Now let us talk about YARN Application Life Cycle. YARN is the resource management framework.

  • We can use distributed data processing frameworks such as Map Reduce, Spark etc., by plugging into YARN.
  • A YARN application can be Map Reduce Job or Spark Application.
  • From YARN perspective data is being processed by containers.
  • Let us understand the life cycle of YARN Application.
    • We use the client to submit YARN Application (for e. g.: Map Reduce Job)
    • The request will go to the Resource Manager. Resource Manager has up to date information about the usage of all the servers on registered Node Managers running on servers.
    • Resource Manager will decide a node on which container should run to manage the job or application using different criteria such as usage of the servers.
    • This container is called as Application Master. It will be up and running until the application is either completed or killed.
    • Now Application Master will talk to Node Managers directly and decide on which nodes containers should run to process the data. It uses Data Locality and Server Usage as criteria before creating containers.
    • These containers will process the data and might get garbage collected depending upon the underlying data processing framework.

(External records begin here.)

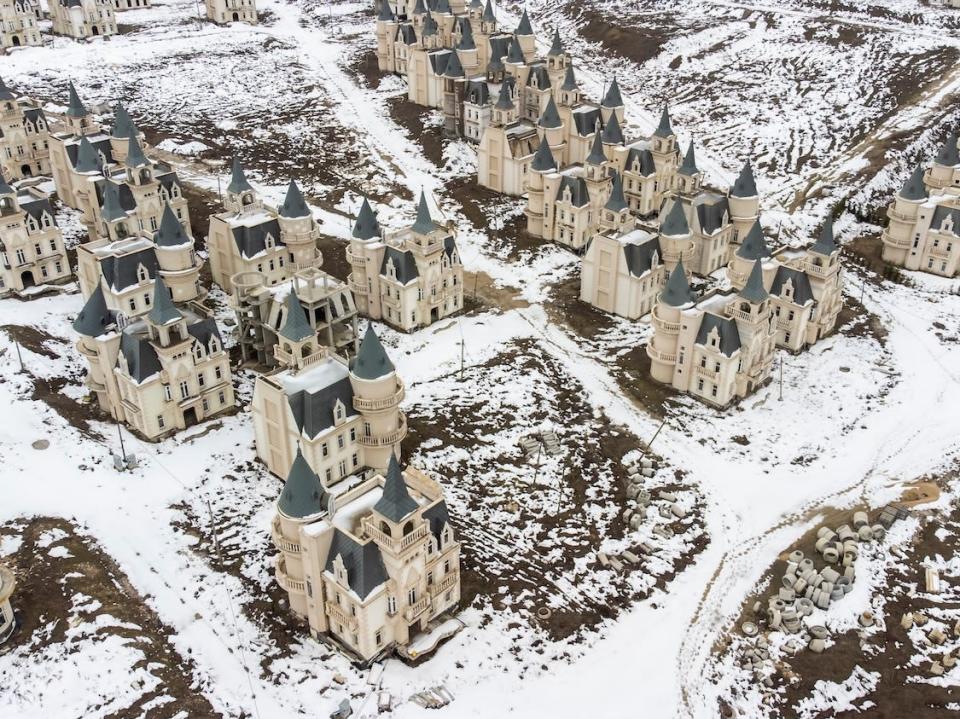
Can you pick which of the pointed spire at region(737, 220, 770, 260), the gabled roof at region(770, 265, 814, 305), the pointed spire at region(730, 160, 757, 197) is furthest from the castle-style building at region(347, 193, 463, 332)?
the pointed spire at region(730, 160, 757, 197)

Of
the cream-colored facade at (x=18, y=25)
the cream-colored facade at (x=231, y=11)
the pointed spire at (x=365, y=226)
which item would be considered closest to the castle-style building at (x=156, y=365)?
the pointed spire at (x=365, y=226)

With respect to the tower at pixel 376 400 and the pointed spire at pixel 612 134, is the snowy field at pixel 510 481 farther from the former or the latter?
the pointed spire at pixel 612 134

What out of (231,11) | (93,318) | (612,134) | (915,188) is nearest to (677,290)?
(915,188)

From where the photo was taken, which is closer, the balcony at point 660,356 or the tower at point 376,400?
the tower at point 376,400

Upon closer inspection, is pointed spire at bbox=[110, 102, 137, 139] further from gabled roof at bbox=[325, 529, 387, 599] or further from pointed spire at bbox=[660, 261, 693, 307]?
gabled roof at bbox=[325, 529, 387, 599]

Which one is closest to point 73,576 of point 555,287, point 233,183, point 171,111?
point 233,183

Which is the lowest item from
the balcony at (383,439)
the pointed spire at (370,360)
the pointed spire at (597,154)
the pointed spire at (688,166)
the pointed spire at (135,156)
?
the balcony at (383,439)
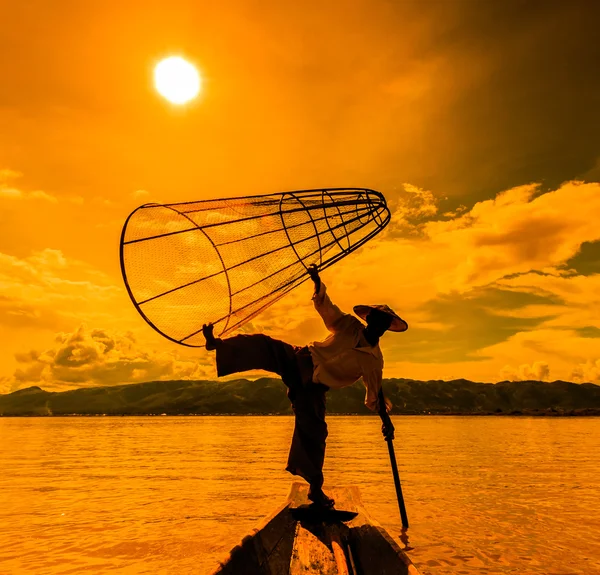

Spark Job Execution Life Cycle

Let us understand the Execution Life Cycle of Spark. You can review this using Spark Official Documentation.

  • We submit the job for the client. The JVM typically acts as the Driver Program.
  • It will talk to the Resource Manager and create the Application Master.
  • Application Master will talk to Worker Nodes on which Node Managers are running and provision resources based on Allocation Settings. Allocation can be either static or dynamic.
  • These resources are nothing but Executors. From YARN perspective they are Containers.
  • The Executor is nothing but JVM which can run multiple concurrent threads until the Job is complete
[gist]65128e88405c9b80e8bc34d3e878c6c3[/gist]

YARN Schedulers – Overview

Let us see details about Schedulers in YARN.

  • YARN primarily take care of Resource Management and Job Scheduling.
  • There are three types of Schedulers supported by YARN. It is all about how the jobs and tasks associated with respect to the jobs are queued up as they execute.
    • FIFO Scheduler
    • Fair Scheduler
    • Capacity Scheduler
  • FIFO Scheduler is default in Plain Vanilla Hadoop.
  • In Cloudera Distribution, Fair Scheduler is default.
  • With FIFO Scheduler, jobs are given priority in the order of submission.
  • With Fair Scheduler as resources are freed up, all the job tasks in queue will get equal priority.
  • It is very easy to switch the schedulers using Cloudera Manager.
  • Fair Scheduler and Capacity Scheduler have pools and queues which need to be configured so that resources are distributed between different categories of applications.